I love a streetcar ride.
I’ve been riding Toronto streetcars as long as I can remember (I’m on my third generation of them now) and it’s always been my favourite kind of transit trip. I love the way they glide along the streets, rather than lurch and bump like the bus. I love watching the panorama of urban life outside. The views from the big picture windows of the latest generation are wonderful.
But even I have to admit that, lately, riding the streetcar has become an awful pain.
On paper, the streetcar network is a great asset for Toronto. Running on clean electric power and big enough to carry lots of passengers in relative comfort, they are a logical part of a big-city transit mix.
Toronto has had streetcars since the 1860s, when the first, horse-drawn vehicles started trundling through downtown. Electrified in the 1890s, the network spread all over the city and even far into the suburbs. One line went all the way to Lake Simcoe.
Like most North American cities, Toronto started abandoning streetcar lines after the Second World War. The car was king then and streetcars seemed only to get in the way. But, after a citizen’s revolt coinciding with the movement to stop the Spadina Expressway, the Toronto Transit Commission decided to keep most of its downtown system. Some days, I wonder whether we ought to have chucked the whole thing instead.
Those long, sleek vehicles that now patrol the downtown are really too big for Toronto’s slender main streets. Operating in mixed traffic on most routes, without a lane of their own, they move at a pace that could generously be described as stately. Commuters on bicycles routinely outrun them. On a bad day, even pedestrians go faster.
They stop too often, at too many places. They have to pause all the time when traffic slows or cars stop to turn in front of them. Out of caution, many will slow down to make way for a cyclist riding alongside, giving one person’s safety priority over the many impatient commuters on board.
If a streetcar breaks down, then all the streetcars behind it have to come to a stop, forming a red-and-white conga line that is a sadly familiar sight.
If someone in a wheelchair is getting on, the driver has to get out of the driver’s booth, step onto the street, open a panel on the side of the streetcar and activate controls to make the retractable ramp come out. Why can’t the driver do that from inside?
Bunching is a big problem. Waiting at a stop, you get no streetcars for the longest time, then a whole string of them at once.
Track repairs, road improvements and other hitches routinely require streetcars to stop running for months or take irritating detours. The St. Clair Avenue line is currently closed for a year-long series of fixes and upgrades. A huge subway-digging project at Queen and Yonge streets has turned the downtown system into a spaghetti plate of reroutings that leaves bewildered straphangers wondering where on earth they will end up. The muffled, mumbled announcements that come from the drivers in their closed booth are often no help at all.

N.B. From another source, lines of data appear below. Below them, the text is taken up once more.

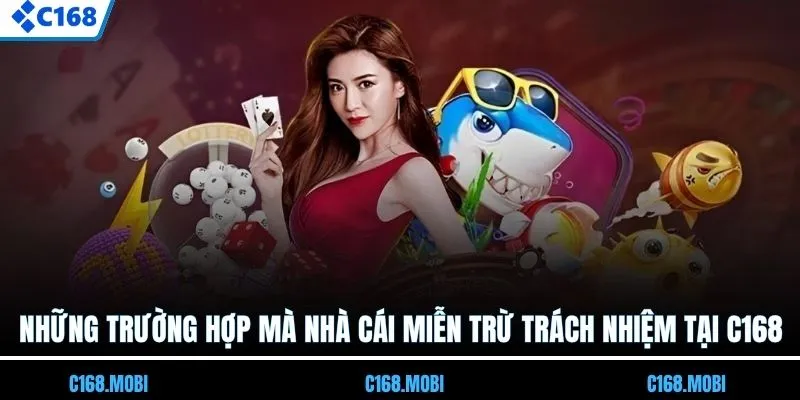 Những trường hợp mà nhà cái miễn trừ trách nhiệm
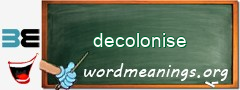 WordMeaning blackboard for decolonise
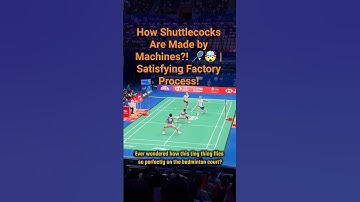 How Shuttlecocks Are Made by Machine! 🏸 | Factory Process You’ve Never Seen!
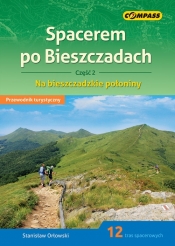 Spacerem po Bieszczadach Część 2 - Orłowski Stanisław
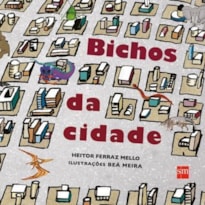 BICHOS DA CIDADE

Even when streetcars have their own protected right of way, as they do on Spadina Road, there are so many lights and turning signals that they rarely have the chance to get up to speed. Recent data on the King Street line, which has a partial right of way in the downtown core, showed that the streetcars were actually moving more slowly than they did before the city banned most cars from the route.
Despite TTC attempts to improve safety after a series of violent incidents on public transit, commuters still see a lot of misery and disorderly conduct. Spacious and warm, many streetcars have become rolling shelters for struggling people. As much as other riders might sympathize, they are getting fed up with what they have to witness on their ride to work.
Scrapping Toronto’s streetcar system is not really an option. Governments have spent hundreds of millions on the tracks and the cars: more than half a billion dollars for the latest batch of 60 alone.
Many European cities, including Dublin, Amsterdam and Strasbourg, operate popular, efficient urban streetcar systems. Toronto should be able to do the same. Whether it means more dedicated rights of way, more controls on automobile traffic along streetcar routes or smoother scheduling of construction projects, the city has to do a better job with its fleet.
Mayor Olivia Chow, who took office last summer, has made a good start by putting more uniformed security and information staff on the TTC and deploying special traffic monitors to keep things flowing at major intersections. But the city needs to do more, such as limiting left-hand turns for cars on streetcar routes and improving communication with riders about disruptions.
I still love riding Toronto’s streetcars. We just need to make sure they keep gliding along as they were meant to.